## DOCUMENT PASSAGE:
• • • • •

Simulation paths answer: **“What are realistic *joint* future
trajectories the time series could follow?”**

* Output: $N$ complete trajectories of length $H$, each representing a
  plausible future.
* Temporal correlations between steps are preserved — if step $h$ is
  high, step $h+1$ is likely high too.
* Best for: scenario analysis, portfolio optimization, supply chain
  planning, energy dispatch, risk assessment (VaR/CVaR), stochastic
  programming.

### Key Difference: Marginal vs. Joint

Consider electricity price forecasting over 24 hours. A 90% prediction
interval tells you the price at hour 12 will likely be between \$40 and
\$80. But it says nothing about whether hours 11, 12, and 13 will *all*
be high simultaneously (a sustained price spike) or whether high and low
values alternate randomly.

• • • • •

## REQUIRED TASK 1:
Pull out every line of the records that contains the word "left".
The passage on simulation paths and the records are separate, unrelated material.

Collected data entries:
• • • • •

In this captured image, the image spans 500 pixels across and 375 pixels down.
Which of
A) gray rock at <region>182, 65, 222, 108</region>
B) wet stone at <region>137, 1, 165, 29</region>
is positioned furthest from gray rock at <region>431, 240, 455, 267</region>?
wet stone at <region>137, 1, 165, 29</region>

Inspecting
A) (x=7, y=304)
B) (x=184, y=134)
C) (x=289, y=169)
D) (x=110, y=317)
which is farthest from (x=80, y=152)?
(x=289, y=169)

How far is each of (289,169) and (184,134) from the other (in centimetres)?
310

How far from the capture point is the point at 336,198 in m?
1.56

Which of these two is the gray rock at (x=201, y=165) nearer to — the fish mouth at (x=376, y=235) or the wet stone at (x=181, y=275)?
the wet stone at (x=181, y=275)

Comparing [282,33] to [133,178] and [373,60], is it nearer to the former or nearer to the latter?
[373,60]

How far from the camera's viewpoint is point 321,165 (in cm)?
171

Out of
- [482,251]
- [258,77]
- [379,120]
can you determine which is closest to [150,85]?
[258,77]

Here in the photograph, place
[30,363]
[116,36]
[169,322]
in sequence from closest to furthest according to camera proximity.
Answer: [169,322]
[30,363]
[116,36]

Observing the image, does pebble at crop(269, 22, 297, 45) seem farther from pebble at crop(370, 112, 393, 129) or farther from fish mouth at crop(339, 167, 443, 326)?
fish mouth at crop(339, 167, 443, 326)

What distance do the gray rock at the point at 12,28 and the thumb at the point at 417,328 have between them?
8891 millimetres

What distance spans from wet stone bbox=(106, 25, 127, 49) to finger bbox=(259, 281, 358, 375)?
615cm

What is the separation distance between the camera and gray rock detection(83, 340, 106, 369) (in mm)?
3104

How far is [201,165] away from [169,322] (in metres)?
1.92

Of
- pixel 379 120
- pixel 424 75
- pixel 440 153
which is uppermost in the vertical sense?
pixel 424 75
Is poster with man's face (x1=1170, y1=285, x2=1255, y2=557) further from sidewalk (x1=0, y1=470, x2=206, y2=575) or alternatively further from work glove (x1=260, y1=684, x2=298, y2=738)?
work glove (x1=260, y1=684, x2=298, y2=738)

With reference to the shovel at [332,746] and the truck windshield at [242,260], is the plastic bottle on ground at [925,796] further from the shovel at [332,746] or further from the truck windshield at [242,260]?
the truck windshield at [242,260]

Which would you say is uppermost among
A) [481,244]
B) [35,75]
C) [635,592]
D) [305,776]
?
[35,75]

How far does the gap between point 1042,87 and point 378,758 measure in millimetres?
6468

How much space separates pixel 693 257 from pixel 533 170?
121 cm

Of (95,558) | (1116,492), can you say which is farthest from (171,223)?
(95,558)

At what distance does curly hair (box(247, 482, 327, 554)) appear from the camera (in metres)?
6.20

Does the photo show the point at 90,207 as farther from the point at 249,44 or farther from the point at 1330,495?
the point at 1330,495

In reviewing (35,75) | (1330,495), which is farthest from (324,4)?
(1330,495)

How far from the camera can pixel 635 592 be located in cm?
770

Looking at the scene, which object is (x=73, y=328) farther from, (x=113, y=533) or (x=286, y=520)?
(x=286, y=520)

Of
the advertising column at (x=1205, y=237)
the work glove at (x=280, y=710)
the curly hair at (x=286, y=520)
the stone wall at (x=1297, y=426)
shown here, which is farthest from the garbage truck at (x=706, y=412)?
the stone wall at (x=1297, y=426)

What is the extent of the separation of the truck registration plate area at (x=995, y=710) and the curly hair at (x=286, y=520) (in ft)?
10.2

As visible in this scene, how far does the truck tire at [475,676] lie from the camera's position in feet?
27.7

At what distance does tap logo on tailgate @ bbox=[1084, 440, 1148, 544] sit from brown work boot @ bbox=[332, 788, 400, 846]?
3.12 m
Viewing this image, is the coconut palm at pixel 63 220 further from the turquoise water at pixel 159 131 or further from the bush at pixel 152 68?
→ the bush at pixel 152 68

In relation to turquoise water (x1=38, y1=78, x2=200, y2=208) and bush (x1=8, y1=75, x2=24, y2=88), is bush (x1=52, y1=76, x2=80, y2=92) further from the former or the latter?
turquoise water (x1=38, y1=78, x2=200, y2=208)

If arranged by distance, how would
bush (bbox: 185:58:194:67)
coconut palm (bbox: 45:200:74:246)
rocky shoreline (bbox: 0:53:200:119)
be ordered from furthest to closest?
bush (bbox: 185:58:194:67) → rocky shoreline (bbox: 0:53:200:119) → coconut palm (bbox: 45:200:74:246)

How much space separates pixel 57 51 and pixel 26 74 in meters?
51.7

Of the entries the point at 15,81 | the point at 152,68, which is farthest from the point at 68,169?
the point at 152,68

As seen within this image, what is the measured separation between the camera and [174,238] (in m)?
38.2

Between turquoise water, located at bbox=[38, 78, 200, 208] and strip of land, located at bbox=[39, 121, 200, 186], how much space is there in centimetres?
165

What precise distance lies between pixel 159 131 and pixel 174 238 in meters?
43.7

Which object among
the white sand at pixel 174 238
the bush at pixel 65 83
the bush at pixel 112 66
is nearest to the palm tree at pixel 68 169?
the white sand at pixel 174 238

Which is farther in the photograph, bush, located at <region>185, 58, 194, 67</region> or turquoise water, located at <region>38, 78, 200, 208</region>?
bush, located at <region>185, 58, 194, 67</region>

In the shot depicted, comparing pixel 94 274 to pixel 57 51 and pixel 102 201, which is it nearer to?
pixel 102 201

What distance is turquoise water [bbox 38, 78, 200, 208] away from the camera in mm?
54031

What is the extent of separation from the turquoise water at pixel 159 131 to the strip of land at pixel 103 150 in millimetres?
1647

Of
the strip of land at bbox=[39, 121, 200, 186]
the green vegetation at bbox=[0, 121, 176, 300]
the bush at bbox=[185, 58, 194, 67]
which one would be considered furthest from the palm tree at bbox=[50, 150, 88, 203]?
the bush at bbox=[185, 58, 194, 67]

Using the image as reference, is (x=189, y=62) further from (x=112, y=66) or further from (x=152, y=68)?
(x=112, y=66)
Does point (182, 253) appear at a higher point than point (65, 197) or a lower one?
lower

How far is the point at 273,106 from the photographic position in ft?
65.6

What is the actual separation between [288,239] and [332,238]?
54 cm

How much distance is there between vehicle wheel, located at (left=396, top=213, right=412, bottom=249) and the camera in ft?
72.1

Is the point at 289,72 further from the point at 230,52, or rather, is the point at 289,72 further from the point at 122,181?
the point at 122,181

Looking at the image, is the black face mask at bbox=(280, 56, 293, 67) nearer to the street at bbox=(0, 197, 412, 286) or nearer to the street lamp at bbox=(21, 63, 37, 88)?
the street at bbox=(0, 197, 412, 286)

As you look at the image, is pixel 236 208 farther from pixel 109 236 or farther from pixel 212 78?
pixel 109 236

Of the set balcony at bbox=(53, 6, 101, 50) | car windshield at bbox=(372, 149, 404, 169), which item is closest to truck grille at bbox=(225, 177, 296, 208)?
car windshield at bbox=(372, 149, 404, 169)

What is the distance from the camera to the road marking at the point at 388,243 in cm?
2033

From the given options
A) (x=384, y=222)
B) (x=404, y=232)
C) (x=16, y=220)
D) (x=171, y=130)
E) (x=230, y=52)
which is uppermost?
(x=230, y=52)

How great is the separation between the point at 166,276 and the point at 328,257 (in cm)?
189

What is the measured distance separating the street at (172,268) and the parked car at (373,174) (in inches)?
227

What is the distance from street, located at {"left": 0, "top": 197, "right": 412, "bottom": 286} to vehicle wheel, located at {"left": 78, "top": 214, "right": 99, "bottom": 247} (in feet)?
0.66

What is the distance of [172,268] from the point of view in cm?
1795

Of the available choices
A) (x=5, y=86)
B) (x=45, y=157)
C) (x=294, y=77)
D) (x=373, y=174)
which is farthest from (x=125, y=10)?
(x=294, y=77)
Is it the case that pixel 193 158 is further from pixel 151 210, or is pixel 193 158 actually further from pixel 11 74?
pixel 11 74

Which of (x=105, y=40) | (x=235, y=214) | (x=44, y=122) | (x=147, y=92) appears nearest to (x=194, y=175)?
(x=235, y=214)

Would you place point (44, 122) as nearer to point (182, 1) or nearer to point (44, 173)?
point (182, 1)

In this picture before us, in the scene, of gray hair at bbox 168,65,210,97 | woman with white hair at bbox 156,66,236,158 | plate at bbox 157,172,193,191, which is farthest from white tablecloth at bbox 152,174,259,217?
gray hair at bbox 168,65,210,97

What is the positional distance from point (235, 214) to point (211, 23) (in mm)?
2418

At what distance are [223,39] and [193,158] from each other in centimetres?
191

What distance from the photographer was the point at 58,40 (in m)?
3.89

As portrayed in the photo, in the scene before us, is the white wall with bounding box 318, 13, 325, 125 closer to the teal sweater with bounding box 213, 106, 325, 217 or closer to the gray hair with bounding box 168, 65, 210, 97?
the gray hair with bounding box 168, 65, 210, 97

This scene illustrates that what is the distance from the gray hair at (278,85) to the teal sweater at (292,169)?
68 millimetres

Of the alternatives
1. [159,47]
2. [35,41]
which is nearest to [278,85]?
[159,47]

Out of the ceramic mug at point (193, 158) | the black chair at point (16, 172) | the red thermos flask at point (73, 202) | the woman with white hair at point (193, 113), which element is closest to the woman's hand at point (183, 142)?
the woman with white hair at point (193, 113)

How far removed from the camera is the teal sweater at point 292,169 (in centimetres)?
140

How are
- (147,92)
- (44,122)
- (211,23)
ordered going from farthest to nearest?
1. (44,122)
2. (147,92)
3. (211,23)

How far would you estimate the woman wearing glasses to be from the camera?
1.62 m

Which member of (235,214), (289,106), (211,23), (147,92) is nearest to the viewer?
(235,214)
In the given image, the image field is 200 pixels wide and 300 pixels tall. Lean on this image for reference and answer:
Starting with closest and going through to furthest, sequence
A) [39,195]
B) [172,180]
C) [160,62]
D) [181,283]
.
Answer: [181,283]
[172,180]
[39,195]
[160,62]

• • • • •

## REQUIRED TASK 2:
In the passage on simulation paths, what price range does the 90% prediction interval give for hour 12?

## TASK ANSWER 1:
How much distance is there between vehicle wheel, located at (left=396, top=213, right=412, bottom=249) and the camera in ft?
What is the distance from street, located at {"left": 0, "top": 197, "right": 412, "bottom": 286} to vehicle wheel, located at {"left": 78, "top": 214, "right": 99, "bottom": 247} (in feet)?

## TASK ANSWER 2:
Between $40 and $80.